KEITH C SMITH
Historical Art - Hard Times, 1987
Oil on Canvas
18 x 24 in
Keith C Smith 1924 - 2000. Born in Daupin, Manitoba in 1924, Smith was raised in Depression era British Columbia. He became a member of the early environmental group the League of Conservationists, explored the Coast Mountains and the Rockies, worked as a camp cook for a trail guide outfit and later as a park naturalist at Wasa Lake Provincial Park. During the Second World War Smith served in the Canadian Navy. When the war ended, he found a job as an apprentice sign painter, later working throughout the British Columbia interior.
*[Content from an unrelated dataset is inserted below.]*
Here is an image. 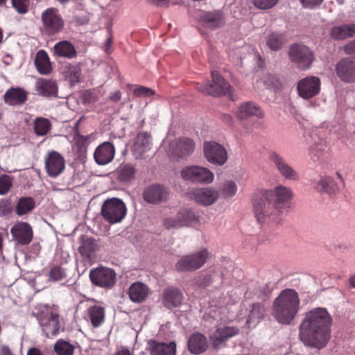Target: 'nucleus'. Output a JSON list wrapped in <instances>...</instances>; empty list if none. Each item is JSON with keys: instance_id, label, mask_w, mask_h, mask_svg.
Listing matches in <instances>:
<instances>
[{"instance_id": "nucleus-31", "label": "nucleus", "mask_w": 355, "mask_h": 355, "mask_svg": "<svg viewBox=\"0 0 355 355\" xmlns=\"http://www.w3.org/2000/svg\"><path fill=\"white\" fill-rule=\"evenodd\" d=\"M187 347L191 354H202L207 348V338L201 333H194L190 336Z\"/></svg>"}, {"instance_id": "nucleus-33", "label": "nucleus", "mask_w": 355, "mask_h": 355, "mask_svg": "<svg viewBox=\"0 0 355 355\" xmlns=\"http://www.w3.org/2000/svg\"><path fill=\"white\" fill-rule=\"evenodd\" d=\"M313 187L318 192L329 195L334 193L337 190L336 184L329 176H323L319 180H315L313 182Z\"/></svg>"}, {"instance_id": "nucleus-13", "label": "nucleus", "mask_w": 355, "mask_h": 355, "mask_svg": "<svg viewBox=\"0 0 355 355\" xmlns=\"http://www.w3.org/2000/svg\"><path fill=\"white\" fill-rule=\"evenodd\" d=\"M320 79L316 76H307L300 80L297 84L299 96L308 100L316 96L320 91Z\"/></svg>"}, {"instance_id": "nucleus-53", "label": "nucleus", "mask_w": 355, "mask_h": 355, "mask_svg": "<svg viewBox=\"0 0 355 355\" xmlns=\"http://www.w3.org/2000/svg\"><path fill=\"white\" fill-rule=\"evenodd\" d=\"M263 83L266 86L275 89H278L281 87V82L279 78L272 74L267 75L263 79Z\"/></svg>"}, {"instance_id": "nucleus-44", "label": "nucleus", "mask_w": 355, "mask_h": 355, "mask_svg": "<svg viewBox=\"0 0 355 355\" xmlns=\"http://www.w3.org/2000/svg\"><path fill=\"white\" fill-rule=\"evenodd\" d=\"M67 277L66 269L60 266H53L48 274L49 280L54 282L65 279Z\"/></svg>"}, {"instance_id": "nucleus-24", "label": "nucleus", "mask_w": 355, "mask_h": 355, "mask_svg": "<svg viewBox=\"0 0 355 355\" xmlns=\"http://www.w3.org/2000/svg\"><path fill=\"white\" fill-rule=\"evenodd\" d=\"M182 300L183 294L178 288H167L163 292V304L169 309L180 306Z\"/></svg>"}, {"instance_id": "nucleus-30", "label": "nucleus", "mask_w": 355, "mask_h": 355, "mask_svg": "<svg viewBox=\"0 0 355 355\" xmlns=\"http://www.w3.org/2000/svg\"><path fill=\"white\" fill-rule=\"evenodd\" d=\"M34 64L37 72L41 75H49L53 71V67L48 53L44 50L37 52Z\"/></svg>"}, {"instance_id": "nucleus-22", "label": "nucleus", "mask_w": 355, "mask_h": 355, "mask_svg": "<svg viewBox=\"0 0 355 355\" xmlns=\"http://www.w3.org/2000/svg\"><path fill=\"white\" fill-rule=\"evenodd\" d=\"M28 99V92L21 87H11L3 95V101L10 106H20Z\"/></svg>"}, {"instance_id": "nucleus-6", "label": "nucleus", "mask_w": 355, "mask_h": 355, "mask_svg": "<svg viewBox=\"0 0 355 355\" xmlns=\"http://www.w3.org/2000/svg\"><path fill=\"white\" fill-rule=\"evenodd\" d=\"M288 55L290 60L301 70L309 69L314 60L313 51L308 46L302 44L291 45Z\"/></svg>"}, {"instance_id": "nucleus-16", "label": "nucleus", "mask_w": 355, "mask_h": 355, "mask_svg": "<svg viewBox=\"0 0 355 355\" xmlns=\"http://www.w3.org/2000/svg\"><path fill=\"white\" fill-rule=\"evenodd\" d=\"M65 168V160L62 155L57 151H50L45 157V169L51 178H56Z\"/></svg>"}, {"instance_id": "nucleus-36", "label": "nucleus", "mask_w": 355, "mask_h": 355, "mask_svg": "<svg viewBox=\"0 0 355 355\" xmlns=\"http://www.w3.org/2000/svg\"><path fill=\"white\" fill-rule=\"evenodd\" d=\"M355 35V24H344L334 26L331 30V36L335 40H344Z\"/></svg>"}, {"instance_id": "nucleus-63", "label": "nucleus", "mask_w": 355, "mask_h": 355, "mask_svg": "<svg viewBox=\"0 0 355 355\" xmlns=\"http://www.w3.org/2000/svg\"><path fill=\"white\" fill-rule=\"evenodd\" d=\"M222 120L226 123H231L232 122V118L230 115L229 114H223L222 115V117H221Z\"/></svg>"}, {"instance_id": "nucleus-7", "label": "nucleus", "mask_w": 355, "mask_h": 355, "mask_svg": "<svg viewBox=\"0 0 355 355\" xmlns=\"http://www.w3.org/2000/svg\"><path fill=\"white\" fill-rule=\"evenodd\" d=\"M89 277L92 284L105 290L111 289L116 282L115 271L107 267L100 266L91 269Z\"/></svg>"}, {"instance_id": "nucleus-42", "label": "nucleus", "mask_w": 355, "mask_h": 355, "mask_svg": "<svg viewBox=\"0 0 355 355\" xmlns=\"http://www.w3.org/2000/svg\"><path fill=\"white\" fill-rule=\"evenodd\" d=\"M96 250V243L92 238H86L82 241V244L79 247L80 254L85 257H90L91 255Z\"/></svg>"}, {"instance_id": "nucleus-10", "label": "nucleus", "mask_w": 355, "mask_h": 355, "mask_svg": "<svg viewBox=\"0 0 355 355\" xmlns=\"http://www.w3.org/2000/svg\"><path fill=\"white\" fill-rule=\"evenodd\" d=\"M203 152L207 160L216 165L222 166L227 160V153L225 148L215 141H205Z\"/></svg>"}, {"instance_id": "nucleus-18", "label": "nucleus", "mask_w": 355, "mask_h": 355, "mask_svg": "<svg viewBox=\"0 0 355 355\" xmlns=\"http://www.w3.org/2000/svg\"><path fill=\"white\" fill-rule=\"evenodd\" d=\"M13 240L21 245H28L33 240V232L26 222H17L10 229Z\"/></svg>"}, {"instance_id": "nucleus-52", "label": "nucleus", "mask_w": 355, "mask_h": 355, "mask_svg": "<svg viewBox=\"0 0 355 355\" xmlns=\"http://www.w3.org/2000/svg\"><path fill=\"white\" fill-rule=\"evenodd\" d=\"M327 145L325 141L320 140L318 143L315 144L311 148V153L313 156L315 157L317 159L320 158L323 156L324 153L326 150Z\"/></svg>"}, {"instance_id": "nucleus-20", "label": "nucleus", "mask_w": 355, "mask_h": 355, "mask_svg": "<svg viewBox=\"0 0 355 355\" xmlns=\"http://www.w3.org/2000/svg\"><path fill=\"white\" fill-rule=\"evenodd\" d=\"M336 73L343 82H355V61L350 58H343L336 64Z\"/></svg>"}, {"instance_id": "nucleus-48", "label": "nucleus", "mask_w": 355, "mask_h": 355, "mask_svg": "<svg viewBox=\"0 0 355 355\" xmlns=\"http://www.w3.org/2000/svg\"><path fill=\"white\" fill-rule=\"evenodd\" d=\"M12 7L19 15H26L28 12L31 0H11Z\"/></svg>"}, {"instance_id": "nucleus-1", "label": "nucleus", "mask_w": 355, "mask_h": 355, "mask_svg": "<svg viewBox=\"0 0 355 355\" xmlns=\"http://www.w3.org/2000/svg\"><path fill=\"white\" fill-rule=\"evenodd\" d=\"M261 197L253 200V210L257 221L261 224L280 223L281 215L289 207L293 196L292 190L283 185L273 189L260 191Z\"/></svg>"}, {"instance_id": "nucleus-27", "label": "nucleus", "mask_w": 355, "mask_h": 355, "mask_svg": "<svg viewBox=\"0 0 355 355\" xmlns=\"http://www.w3.org/2000/svg\"><path fill=\"white\" fill-rule=\"evenodd\" d=\"M53 53L54 56L67 59L76 58L78 55L74 45L67 40L57 42L53 48Z\"/></svg>"}, {"instance_id": "nucleus-19", "label": "nucleus", "mask_w": 355, "mask_h": 355, "mask_svg": "<svg viewBox=\"0 0 355 355\" xmlns=\"http://www.w3.org/2000/svg\"><path fill=\"white\" fill-rule=\"evenodd\" d=\"M198 19L202 26L209 29L221 27L225 24V17L222 11H201Z\"/></svg>"}, {"instance_id": "nucleus-43", "label": "nucleus", "mask_w": 355, "mask_h": 355, "mask_svg": "<svg viewBox=\"0 0 355 355\" xmlns=\"http://www.w3.org/2000/svg\"><path fill=\"white\" fill-rule=\"evenodd\" d=\"M150 141V134L147 132H139L135 141V148L144 152L148 147Z\"/></svg>"}, {"instance_id": "nucleus-17", "label": "nucleus", "mask_w": 355, "mask_h": 355, "mask_svg": "<svg viewBox=\"0 0 355 355\" xmlns=\"http://www.w3.org/2000/svg\"><path fill=\"white\" fill-rule=\"evenodd\" d=\"M268 158L285 179L295 181L299 179L297 172L286 162L282 155L275 151H271L269 153Z\"/></svg>"}, {"instance_id": "nucleus-55", "label": "nucleus", "mask_w": 355, "mask_h": 355, "mask_svg": "<svg viewBox=\"0 0 355 355\" xmlns=\"http://www.w3.org/2000/svg\"><path fill=\"white\" fill-rule=\"evenodd\" d=\"M163 225L167 230L178 229L182 227L177 216L175 217H168L164 218L163 220Z\"/></svg>"}, {"instance_id": "nucleus-25", "label": "nucleus", "mask_w": 355, "mask_h": 355, "mask_svg": "<svg viewBox=\"0 0 355 355\" xmlns=\"http://www.w3.org/2000/svg\"><path fill=\"white\" fill-rule=\"evenodd\" d=\"M236 116L237 118L241 120L253 116L262 119L264 116V112L256 103L252 101H247L240 105L236 112Z\"/></svg>"}, {"instance_id": "nucleus-9", "label": "nucleus", "mask_w": 355, "mask_h": 355, "mask_svg": "<svg viewBox=\"0 0 355 355\" xmlns=\"http://www.w3.org/2000/svg\"><path fill=\"white\" fill-rule=\"evenodd\" d=\"M101 214L110 223L120 222L126 214V207L123 202L118 198L106 200L102 205Z\"/></svg>"}, {"instance_id": "nucleus-32", "label": "nucleus", "mask_w": 355, "mask_h": 355, "mask_svg": "<svg viewBox=\"0 0 355 355\" xmlns=\"http://www.w3.org/2000/svg\"><path fill=\"white\" fill-rule=\"evenodd\" d=\"M149 294V288L141 282H135L129 288L128 295L133 302L141 303L146 300Z\"/></svg>"}, {"instance_id": "nucleus-46", "label": "nucleus", "mask_w": 355, "mask_h": 355, "mask_svg": "<svg viewBox=\"0 0 355 355\" xmlns=\"http://www.w3.org/2000/svg\"><path fill=\"white\" fill-rule=\"evenodd\" d=\"M236 184L232 180L225 182L220 189L221 196L225 199L232 198L236 194Z\"/></svg>"}, {"instance_id": "nucleus-54", "label": "nucleus", "mask_w": 355, "mask_h": 355, "mask_svg": "<svg viewBox=\"0 0 355 355\" xmlns=\"http://www.w3.org/2000/svg\"><path fill=\"white\" fill-rule=\"evenodd\" d=\"M155 94V92L150 88L139 86L133 91V95L135 97H150Z\"/></svg>"}, {"instance_id": "nucleus-39", "label": "nucleus", "mask_w": 355, "mask_h": 355, "mask_svg": "<svg viewBox=\"0 0 355 355\" xmlns=\"http://www.w3.org/2000/svg\"><path fill=\"white\" fill-rule=\"evenodd\" d=\"M117 173L119 181L128 182L135 178L136 169L131 164H123L119 167Z\"/></svg>"}, {"instance_id": "nucleus-12", "label": "nucleus", "mask_w": 355, "mask_h": 355, "mask_svg": "<svg viewBox=\"0 0 355 355\" xmlns=\"http://www.w3.org/2000/svg\"><path fill=\"white\" fill-rule=\"evenodd\" d=\"M182 177L193 182L209 184L212 182L214 175L208 168L198 166H187L181 171Z\"/></svg>"}, {"instance_id": "nucleus-2", "label": "nucleus", "mask_w": 355, "mask_h": 355, "mask_svg": "<svg viewBox=\"0 0 355 355\" xmlns=\"http://www.w3.org/2000/svg\"><path fill=\"white\" fill-rule=\"evenodd\" d=\"M332 318L324 308H315L305 313L299 327V338L308 347L324 348L330 338Z\"/></svg>"}, {"instance_id": "nucleus-3", "label": "nucleus", "mask_w": 355, "mask_h": 355, "mask_svg": "<svg viewBox=\"0 0 355 355\" xmlns=\"http://www.w3.org/2000/svg\"><path fill=\"white\" fill-rule=\"evenodd\" d=\"M300 307L298 293L292 288H286L273 302L272 315L277 322L289 325L296 318Z\"/></svg>"}, {"instance_id": "nucleus-56", "label": "nucleus", "mask_w": 355, "mask_h": 355, "mask_svg": "<svg viewBox=\"0 0 355 355\" xmlns=\"http://www.w3.org/2000/svg\"><path fill=\"white\" fill-rule=\"evenodd\" d=\"M343 49L346 54L351 55L355 58V40L347 44Z\"/></svg>"}, {"instance_id": "nucleus-5", "label": "nucleus", "mask_w": 355, "mask_h": 355, "mask_svg": "<svg viewBox=\"0 0 355 355\" xmlns=\"http://www.w3.org/2000/svg\"><path fill=\"white\" fill-rule=\"evenodd\" d=\"M211 84H198L197 89L202 93L213 96L225 95L232 101L235 98L233 95L232 87L217 71L211 72Z\"/></svg>"}, {"instance_id": "nucleus-59", "label": "nucleus", "mask_w": 355, "mask_h": 355, "mask_svg": "<svg viewBox=\"0 0 355 355\" xmlns=\"http://www.w3.org/2000/svg\"><path fill=\"white\" fill-rule=\"evenodd\" d=\"M114 355H133V353L131 352L128 348L122 347L117 349Z\"/></svg>"}, {"instance_id": "nucleus-4", "label": "nucleus", "mask_w": 355, "mask_h": 355, "mask_svg": "<svg viewBox=\"0 0 355 355\" xmlns=\"http://www.w3.org/2000/svg\"><path fill=\"white\" fill-rule=\"evenodd\" d=\"M64 28V20L58 8L50 7L42 12L40 26L42 35L53 37L62 32Z\"/></svg>"}, {"instance_id": "nucleus-38", "label": "nucleus", "mask_w": 355, "mask_h": 355, "mask_svg": "<svg viewBox=\"0 0 355 355\" xmlns=\"http://www.w3.org/2000/svg\"><path fill=\"white\" fill-rule=\"evenodd\" d=\"M35 207V200L31 197H21L19 199L16 207L15 213L18 216H22L31 211Z\"/></svg>"}, {"instance_id": "nucleus-8", "label": "nucleus", "mask_w": 355, "mask_h": 355, "mask_svg": "<svg viewBox=\"0 0 355 355\" xmlns=\"http://www.w3.org/2000/svg\"><path fill=\"white\" fill-rule=\"evenodd\" d=\"M209 252L207 249L183 256L175 264V270L179 272H191L201 268L207 261Z\"/></svg>"}, {"instance_id": "nucleus-58", "label": "nucleus", "mask_w": 355, "mask_h": 355, "mask_svg": "<svg viewBox=\"0 0 355 355\" xmlns=\"http://www.w3.org/2000/svg\"><path fill=\"white\" fill-rule=\"evenodd\" d=\"M0 355H14L10 347L6 345H0Z\"/></svg>"}, {"instance_id": "nucleus-26", "label": "nucleus", "mask_w": 355, "mask_h": 355, "mask_svg": "<svg viewBox=\"0 0 355 355\" xmlns=\"http://www.w3.org/2000/svg\"><path fill=\"white\" fill-rule=\"evenodd\" d=\"M194 200L203 205H211L218 198V191L211 188L198 189L193 191Z\"/></svg>"}, {"instance_id": "nucleus-15", "label": "nucleus", "mask_w": 355, "mask_h": 355, "mask_svg": "<svg viewBox=\"0 0 355 355\" xmlns=\"http://www.w3.org/2000/svg\"><path fill=\"white\" fill-rule=\"evenodd\" d=\"M239 334V329L234 326L220 325L210 335V340L213 347L218 349L225 345V343Z\"/></svg>"}, {"instance_id": "nucleus-60", "label": "nucleus", "mask_w": 355, "mask_h": 355, "mask_svg": "<svg viewBox=\"0 0 355 355\" xmlns=\"http://www.w3.org/2000/svg\"><path fill=\"white\" fill-rule=\"evenodd\" d=\"M300 1L304 6H315L321 3L323 0H300Z\"/></svg>"}, {"instance_id": "nucleus-45", "label": "nucleus", "mask_w": 355, "mask_h": 355, "mask_svg": "<svg viewBox=\"0 0 355 355\" xmlns=\"http://www.w3.org/2000/svg\"><path fill=\"white\" fill-rule=\"evenodd\" d=\"M54 351L58 355H73L74 347L65 340H58L54 345Z\"/></svg>"}, {"instance_id": "nucleus-21", "label": "nucleus", "mask_w": 355, "mask_h": 355, "mask_svg": "<svg viewBox=\"0 0 355 355\" xmlns=\"http://www.w3.org/2000/svg\"><path fill=\"white\" fill-rule=\"evenodd\" d=\"M114 154L115 149L113 144L106 141L103 142L96 148L94 157L98 164L105 165L113 160Z\"/></svg>"}, {"instance_id": "nucleus-35", "label": "nucleus", "mask_w": 355, "mask_h": 355, "mask_svg": "<svg viewBox=\"0 0 355 355\" xmlns=\"http://www.w3.org/2000/svg\"><path fill=\"white\" fill-rule=\"evenodd\" d=\"M62 73L72 85L80 82L81 75L80 64L66 62L62 66Z\"/></svg>"}, {"instance_id": "nucleus-41", "label": "nucleus", "mask_w": 355, "mask_h": 355, "mask_svg": "<svg viewBox=\"0 0 355 355\" xmlns=\"http://www.w3.org/2000/svg\"><path fill=\"white\" fill-rule=\"evenodd\" d=\"M33 128L37 135L44 136L50 131L51 123L46 118L37 117L33 122Z\"/></svg>"}, {"instance_id": "nucleus-34", "label": "nucleus", "mask_w": 355, "mask_h": 355, "mask_svg": "<svg viewBox=\"0 0 355 355\" xmlns=\"http://www.w3.org/2000/svg\"><path fill=\"white\" fill-rule=\"evenodd\" d=\"M87 315L94 328L99 327L105 321V308L99 305H93L87 310Z\"/></svg>"}, {"instance_id": "nucleus-50", "label": "nucleus", "mask_w": 355, "mask_h": 355, "mask_svg": "<svg viewBox=\"0 0 355 355\" xmlns=\"http://www.w3.org/2000/svg\"><path fill=\"white\" fill-rule=\"evenodd\" d=\"M279 0H253L255 8L261 10H267L272 8L278 3Z\"/></svg>"}, {"instance_id": "nucleus-51", "label": "nucleus", "mask_w": 355, "mask_h": 355, "mask_svg": "<svg viewBox=\"0 0 355 355\" xmlns=\"http://www.w3.org/2000/svg\"><path fill=\"white\" fill-rule=\"evenodd\" d=\"M12 186V178L6 175L0 176V195L6 194Z\"/></svg>"}, {"instance_id": "nucleus-61", "label": "nucleus", "mask_w": 355, "mask_h": 355, "mask_svg": "<svg viewBox=\"0 0 355 355\" xmlns=\"http://www.w3.org/2000/svg\"><path fill=\"white\" fill-rule=\"evenodd\" d=\"M121 98V94L119 91H116L114 93L111 94L110 98L113 102L119 101Z\"/></svg>"}, {"instance_id": "nucleus-57", "label": "nucleus", "mask_w": 355, "mask_h": 355, "mask_svg": "<svg viewBox=\"0 0 355 355\" xmlns=\"http://www.w3.org/2000/svg\"><path fill=\"white\" fill-rule=\"evenodd\" d=\"M148 2L152 5L157 6H168L169 3L168 0H148Z\"/></svg>"}, {"instance_id": "nucleus-23", "label": "nucleus", "mask_w": 355, "mask_h": 355, "mask_svg": "<svg viewBox=\"0 0 355 355\" xmlns=\"http://www.w3.org/2000/svg\"><path fill=\"white\" fill-rule=\"evenodd\" d=\"M148 350L150 355H175L176 344L174 342L166 343L152 339L148 342Z\"/></svg>"}, {"instance_id": "nucleus-14", "label": "nucleus", "mask_w": 355, "mask_h": 355, "mask_svg": "<svg viewBox=\"0 0 355 355\" xmlns=\"http://www.w3.org/2000/svg\"><path fill=\"white\" fill-rule=\"evenodd\" d=\"M39 322L47 337L55 336L60 329L59 314L52 309L43 311L39 316Z\"/></svg>"}, {"instance_id": "nucleus-37", "label": "nucleus", "mask_w": 355, "mask_h": 355, "mask_svg": "<svg viewBox=\"0 0 355 355\" xmlns=\"http://www.w3.org/2000/svg\"><path fill=\"white\" fill-rule=\"evenodd\" d=\"M266 42L271 51H277L284 46L286 40L284 33L272 32L266 37Z\"/></svg>"}, {"instance_id": "nucleus-62", "label": "nucleus", "mask_w": 355, "mask_h": 355, "mask_svg": "<svg viewBox=\"0 0 355 355\" xmlns=\"http://www.w3.org/2000/svg\"><path fill=\"white\" fill-rule=\"evenodd\" d=\"M27 355H43L42 352L36 347L30 348L27 352Z\"/></svg>"}, {"instance_id": "nucleus-29", "label": "nucleus", "mask_w": 355, "mask_h": 355, "mask_svg": "<svg viewBox=\"0 0 355 355\" xmlns=\"http://www.w3.org/2000/svg\"><path fill=\"white\" fill-rule=\"evenodd\" d=\"M196 145L193 140L189 137H180L173 147V153L178 157L189 156L194 151Z\"/></svg>"}, {"instance_id": "nucleus-64", "label": "nucleus", "mask_w": 355, "mask_h": 355, "mask_svg": "<svg viewBox=\"0 0 355 355\" xmlns=\"http://www.w3.org/2000/svg\"><path fill=\"white\" fill-rule=\"evenodd\" d=\"M349 283L352 288H355V274L349 277Z\"/></svg>"}, {"instance_id": "nucleus-28", "label": "nucleus", "mask_w": 355, "mask_h": 355, "mask_svg": "<svg viewBox=\"0 0 355 355\" xmlns=\"http://www.w3.org/2000/svg\"><path fill=\"white\" fill-rule=\"evenodd\" d=\"M36 90L38 94L44 97H57L58 85L55 80L40 78L36 83Z\"/></svg>"}, {"instance_id": "nucleus-49", "label": "nucleus", "mask_w": 355, "mask_h": 355, "mask_svg": "<svg viewBox=\"0 0 355 355\" xmlns=\"http://www.w3.org/2000/svg\"><path fill=\"white\" fill-rule=\"evenodd\" d=\"M88 139L89 137L81 135L79 133L75 135V147L78 154L83 155L86 152L88 145Z\"/></svg>"}, {"instance_id": "nucleus-47", "label": "nucleus", "mask_w": 355, "mask_h": 355, "mask_svg": "<svg viewBox=\"0 0 355 355\" xmlns=\"http://www.w3.org/2000/svg\"><path fill=\"white\" fill-rule=\"evenodd\" d=\"M265 312L264 306L259 303L252 304L247 322L251 323L263 318Z\"/></svg>"}, {"instance_id": "nucleus-11", "label": "nucleus", "mask_w": 355, "mask_h": 355, "mask_svg": "<svg viewBox=\"0 0 355 355\" xmlns=\"http://www.w3.org/2000/svg\"><path fill=\"white\" fill-rule=\"evenodd\" d=\"M169 197V190L161 184H151L146 187L142 193L145 202L151 205L166 202Z\"/></svg>"}, {"instance_id": "nucleus-40", "label": "nucleus", "mask_w": 355, "mask_h": 355, "mask_svg": "<svg viewBox=\"0 0 355 355\" xmlns=\"http://www.w3.org/2000/svg\"><path fill=\"white\" fill-rule=\"evenodd\" d=\"M176 216L182 227L198 221V217L190 209H182L178 212Z\"/></svg>"}]
</instances>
Later, he worked painting movie marquees. One of his most memorable paintings was a 12-foot high image of Orson Welles at the Studio Theatre in Vancouver, British Columbia. In the 1950s, Smith travelled the western USA, eventually working as a journeyman sign painter in Laguna Beach, California. In 1952, he married Arlene Legault and began painting formally. Smith led workshops and mentored artists such as Cameron Bird and Karen Hershey. His circle of friends included painters Carl Rungius, Nicholas de Grandmaison and sculptor Nicholas Scriver. Smith was adamant that painting was about technique and feeling as much as subject; that brushwork was as important as composition. The bulk of his artwork comprised oil paintings and pencil sketches. Smith lived in and near Cranbrook, B.C. through the 1970s and 80s. He later moved to Vancouver and then to Qualicum Beach where he lived and painted until his death in July, 2000.